Published in final edited form as: Stroke. 2021 Dec 6;53(1):e26–e29. doi: 10.1161/STROKEAHA.121.037253

Illustrative Teaching Case: Bow Hunter’s Syndrome

Robert W Regenhardt a,b,*, Mariel G Kozberg b, Adam A Dmytriw a, Justin E Vranic a, Christopher J Stapleton a, Scott B Silverman b, Aman B Patel a
PMCID: PMC8849584  NIHMSID: NIHMS1758525  PMID: 34865507

Case Description:

A 58-year-old man with history of obesity, hyperlipidemia, and anxiety was referred to cerebrovascular clinic with intermittent dizziness when turning his head to the right. These symptoms started at least a year prior to presentation but were becoming more frequent and severe. He further described the dizziness as feeling like a “head rush” without a room spinning sensation. It occurred while standing, sitting, or lying, but always in the setting of turning his head to the right. He also described mild bilateral hearing loss and tinnitus over the last ten years. The patient denied diplopia, nausea, vomiting, or headache. He had no history of falls or gait instability. He was previously evaluated in otolaryngology clinic and was told his symptoms were inconsistent with peripheral vertigo.

The patient’s initial neurologic examination was significant for normal mental status, normal cranial nerves except for mild decreased hearing bilaterally, normal strength without drift, intact sensation to light touch, and normal reflexes. There was no frank ataxia, but there was instability with tandem gait. Both Romberg and Dix-Hallpike tests were negative. The symptoms could be intermittently induced with right head turn.

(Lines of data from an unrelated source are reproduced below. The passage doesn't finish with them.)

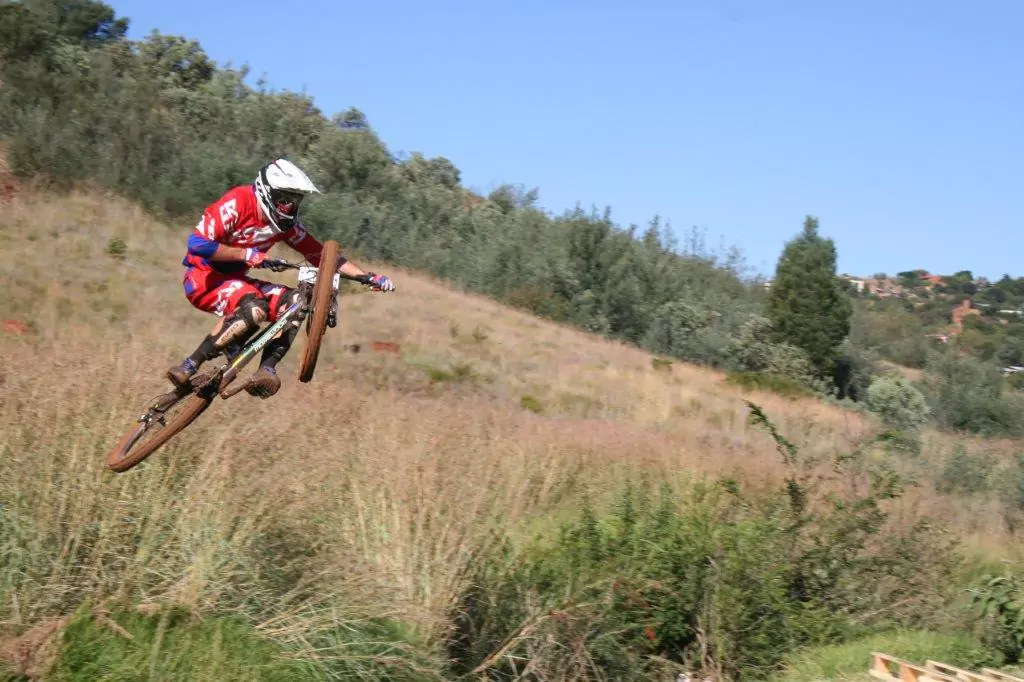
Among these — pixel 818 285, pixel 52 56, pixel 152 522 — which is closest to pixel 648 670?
pixel 152 522

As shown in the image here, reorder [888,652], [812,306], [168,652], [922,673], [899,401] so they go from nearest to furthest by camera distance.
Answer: [168,652] → [922,673] → [888,652] → [899,401] → [812,306]

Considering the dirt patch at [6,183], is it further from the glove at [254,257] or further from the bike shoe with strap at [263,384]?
the bike shoe with strap at [263,384]

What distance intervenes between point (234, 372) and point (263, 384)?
0.44m

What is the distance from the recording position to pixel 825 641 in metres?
12.8

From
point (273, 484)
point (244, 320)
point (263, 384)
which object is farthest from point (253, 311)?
point (273, 484)

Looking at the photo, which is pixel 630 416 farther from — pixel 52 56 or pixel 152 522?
pixel 52 56

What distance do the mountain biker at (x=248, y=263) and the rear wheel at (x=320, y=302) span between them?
0.13m

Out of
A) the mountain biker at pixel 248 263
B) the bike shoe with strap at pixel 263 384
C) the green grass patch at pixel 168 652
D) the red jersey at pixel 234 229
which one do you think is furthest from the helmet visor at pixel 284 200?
the green grass patch at pixel 168 652

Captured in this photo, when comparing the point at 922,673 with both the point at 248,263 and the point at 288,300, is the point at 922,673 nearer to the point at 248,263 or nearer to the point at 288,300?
the point at 288,300

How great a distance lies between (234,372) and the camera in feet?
26.7

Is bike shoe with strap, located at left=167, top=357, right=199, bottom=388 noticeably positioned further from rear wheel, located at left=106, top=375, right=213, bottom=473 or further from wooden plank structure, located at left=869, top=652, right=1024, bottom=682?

Head and neck computed tomography angiography revealed a C5-C6 osteophyte in proximity to the right vertebral artery (Figure 1). Cervical vertebral artery dynamic ultrasonography revealed increased peak systolic flow velocity increasing from 50 to 159 cm/s with right head turn (Figure 2AB). There was no effect with left head turn (Figure 2C). Intracranial vertebral artery dynamic transcranial Doppler demonstrated reduced peak systolic flow velocity from 24 to 15 cm/s with right head turn (Figure 2D). Digital subtraction angiography revealed the right vertebral artery was unremarkable in the standard position but turning the head to the right elicited a focal region of stenosis (Figure 3AB). The left vertebral artery was congenitally hypoplastic (Figure 3C). Furthermore, there was a chronic-appearing mid-basilar occlusion, and the bilateral posterior cerebral, bilateral superior cerebellar, and superior basilar arteries were supplied by the anterior circulation through the right posterior communicating artery (Figure 3DE).

Figure 1.

Figure 1.

Head and neck computed tomography angiography revealed a C5-C6 osteophyte (arrow in panel A) in proximity to the right vertebral artery (arrow in panel B).

Figure 2.

Figure 2.

A-B. Cervical vertebral artery dynamic ultrasonography revealed increased peak systolic flow velocity with right head turn. C. There was no effect of left head turn. D. Intracranial vertebral artery dynamic transcranial Doppler revealed reduced peak systolic flow velocity with right head turn.

Figure 3.

Figure 3.

A-B. Digital subtraction angiography revealed the right vertebral artery was unremarkable in the standard AP position (A) but turning the head to the right elicited a focal region of stenosis (B, large arrow, magnified view is inset). C. The left vertebral artery was congenitally hypoplastic. AP view with left vertebral artery injection. D-E. There was a chronic-appearing mid-basilar occlusion (small arrows), and the bilateral posterior cerebral, bilateral superior cerebellar, and superior basilar arteries were supplied by the anterior circulation through a robust right posterior communicating artery. Both are lateral views; D is right internal carotid artery injection; E is right vertebral artery injection.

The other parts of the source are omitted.